[Passage to read]
- - - - -

Week 6
Geospatial
Visualization
A few examples to
start ...
NY Times -
(flash based) Mapping America
http://projects.nytimes.com/census/2010/explorer?ref=us
here is a nice map of cell phone strength
http://webcoveragemap.rootmetrics.com/us
What can we say about the
people in an area - http://www.esri.com/data/esri_data/ziptapestry
some perceptual issues that affect all types of visualization.
Visual contrasts established by manipulating perceptual
qualities
the following are retinal variables - perceived
immediately and effortlessly - fundamental units of visual
communication
- Size
- Value (saturation)
- Orientation
- Texture
- Shape
- Position
- Hue

Information represented in a visual display is characterized by
- Number of dimensions (things being measured)
- Length of each dimension (number of possible values in each
dimension)
- Scale of measurement for each dimension
- nominal (categorical) (associative, selective) - distinct
categories should be obvious (e.g. representations of census
data on religion, or gender, or martial status or hair
color)
- ordered - determine relative ordering - which one is
'more' than the other should be obvious (e.g.
representations of questionnaire answers with low, medium,
high options)
- quantitative - determine amount of difference between
ordered values - how much 'more' should be obvious (e.g.
representations of census data on age in years or income in
dollars)
so lets do an example. We looked at a subset of the
motor trends car dataaset a couple weeks ago
http://mbostock.github.io/protovis/ex/cars.html. The larger
dataset has the following data. Take a couple minutes, break into
small groups and characterize the data.
- number of
cylinders
- engine displacement (in cubic inches to
1/10 of a cubic
inch)
- vehicle weight (in lbs)
- horsepower
- time to accelerate from 0 to 60 mph (in seconds to
100ths of a second)
- mileage (in
miles per gallon to 10ths of a mile per gallon)
- model year (modulo 100)
- origin of car (1. American, 2. European, 3.
Japanese) (which wasn't in the parallel coordinates example)
Nominal - User interested in categorizing
In associative perception
the viewer ignores variation in one visible dimension in reading
the remainder of the display
An associative variable does not affect the visibility of other
dimensions (e.g. we can recognize hue regardless of
orientation.) A variable is dissociative if visibility is
significantly reduced for some values along that dimension (e.g.
its hard to determine hue of a very thin line or small dot)

- - - - -

[Extracted entries]

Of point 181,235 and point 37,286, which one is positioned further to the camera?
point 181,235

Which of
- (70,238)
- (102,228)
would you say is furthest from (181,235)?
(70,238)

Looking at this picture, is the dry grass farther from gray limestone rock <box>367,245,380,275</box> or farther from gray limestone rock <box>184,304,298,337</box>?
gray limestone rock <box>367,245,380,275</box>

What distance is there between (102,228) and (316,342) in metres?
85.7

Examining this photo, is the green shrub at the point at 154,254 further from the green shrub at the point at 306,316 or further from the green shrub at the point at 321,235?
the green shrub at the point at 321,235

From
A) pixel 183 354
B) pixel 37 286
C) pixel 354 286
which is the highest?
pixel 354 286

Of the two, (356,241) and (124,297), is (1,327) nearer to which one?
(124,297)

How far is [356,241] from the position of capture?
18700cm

- - - - -

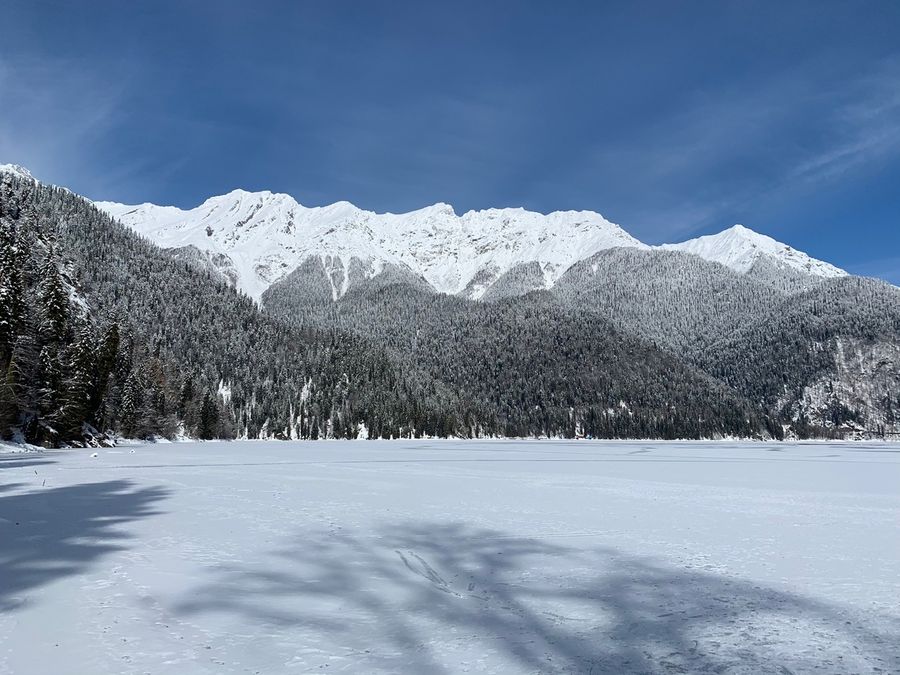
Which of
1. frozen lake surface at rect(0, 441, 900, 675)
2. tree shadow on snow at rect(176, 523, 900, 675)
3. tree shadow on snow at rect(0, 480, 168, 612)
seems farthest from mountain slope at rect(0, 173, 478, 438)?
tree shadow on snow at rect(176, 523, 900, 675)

- - - - -

Write out word for word the part of the notes on geospatial visualization that starts at "so lets do an" and ends after "of a second)". The items play no part in this exercise and can be set aside.

[Response]
so lets do an example. We looked at a subset of the
motor trends car dataaset a couple weeks ago
http://mbostock.github.io/protovis/ex/cars.html. The larger
dataset has the following data. Take a couple minutes, break into
small groups and characterize the data.
- number of
cylinders
- engine displacement (in cubic inches to
1/10 of a cubic
inch)
- vehicle weight (in lbs)
- horsepower
- time to accelerate from 0 to 60 mph (in seconds to
100ths of a second)